### [DATA PROVIDED]
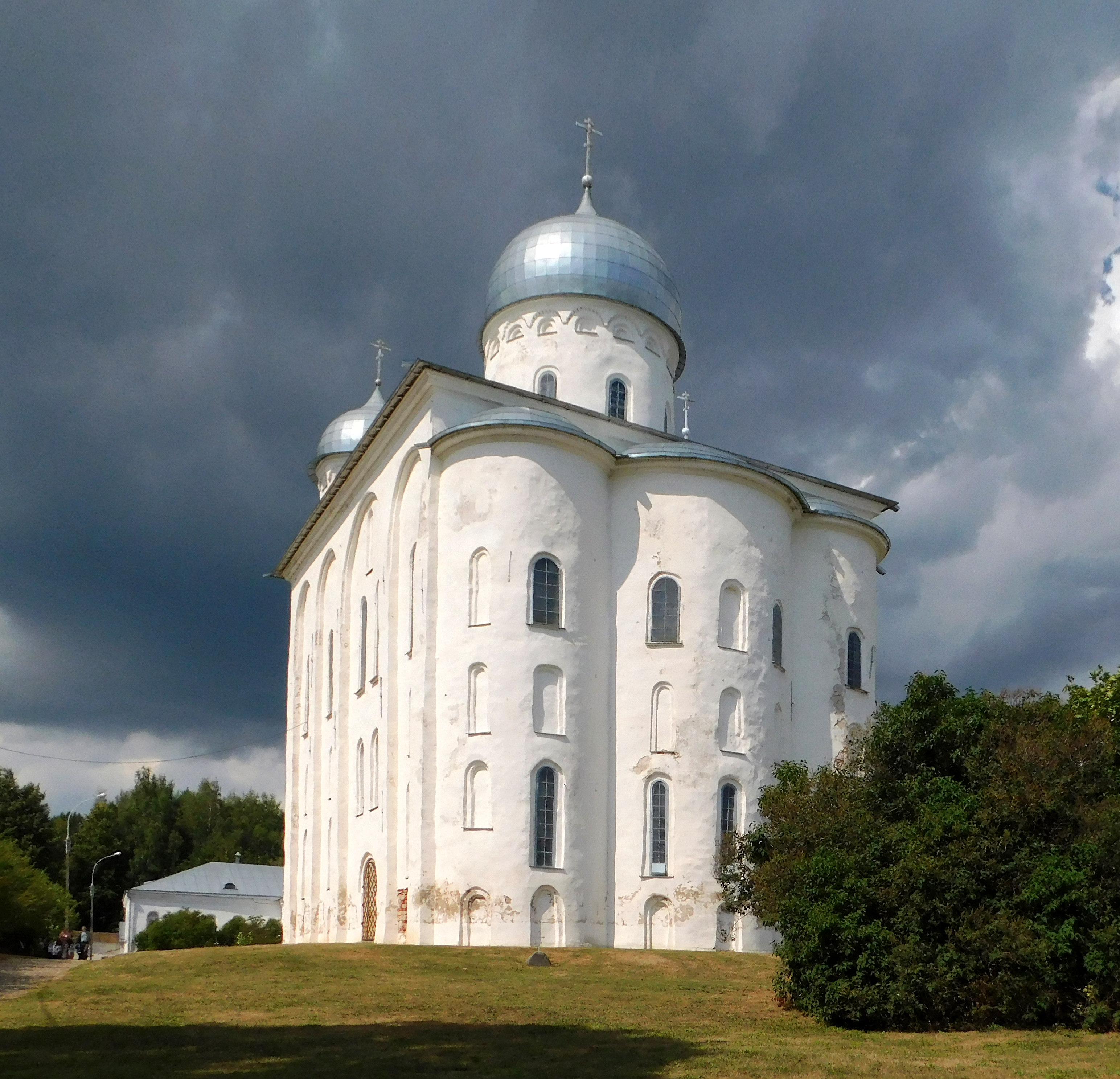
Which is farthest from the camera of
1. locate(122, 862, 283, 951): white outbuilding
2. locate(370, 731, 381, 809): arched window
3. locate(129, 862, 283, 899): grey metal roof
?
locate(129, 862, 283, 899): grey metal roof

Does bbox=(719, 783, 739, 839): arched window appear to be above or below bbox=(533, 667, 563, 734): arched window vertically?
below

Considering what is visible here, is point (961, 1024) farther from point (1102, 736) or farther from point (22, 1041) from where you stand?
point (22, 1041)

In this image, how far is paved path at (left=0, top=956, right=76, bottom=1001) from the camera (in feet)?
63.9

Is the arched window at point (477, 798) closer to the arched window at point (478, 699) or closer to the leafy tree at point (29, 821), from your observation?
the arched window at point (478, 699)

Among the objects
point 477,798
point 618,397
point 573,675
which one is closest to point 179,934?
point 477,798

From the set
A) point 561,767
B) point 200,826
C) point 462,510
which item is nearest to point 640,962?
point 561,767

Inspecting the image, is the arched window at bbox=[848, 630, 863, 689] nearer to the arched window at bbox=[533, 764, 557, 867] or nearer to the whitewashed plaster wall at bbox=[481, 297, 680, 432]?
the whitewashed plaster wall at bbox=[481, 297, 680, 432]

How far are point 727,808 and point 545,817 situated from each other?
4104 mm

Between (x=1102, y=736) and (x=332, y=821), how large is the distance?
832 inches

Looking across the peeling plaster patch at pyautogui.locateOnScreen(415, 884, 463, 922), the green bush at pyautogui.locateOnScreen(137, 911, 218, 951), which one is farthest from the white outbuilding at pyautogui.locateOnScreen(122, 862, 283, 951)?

### [GIVEN REQUEST]
Reproduce verbatim the items starting at the line that contains "Between (x=1102, y=736)" and ending at the final line of the items, with both ends included.

### [EXERCISE ANSWER]
Between (x=1102, y=736) and (x=332, y=821), how large is the distance?
832 inches

Looking across the peeling plaster patch at pyautogui.locateOnScreen(415, 884, 463, 922), the green bush at pyautogui.locateOnScreen(137, 911, 218, 951), which one is farthest from the white outbuilding at pyautogui.locateOnScreen(122, 862, 283, 951)?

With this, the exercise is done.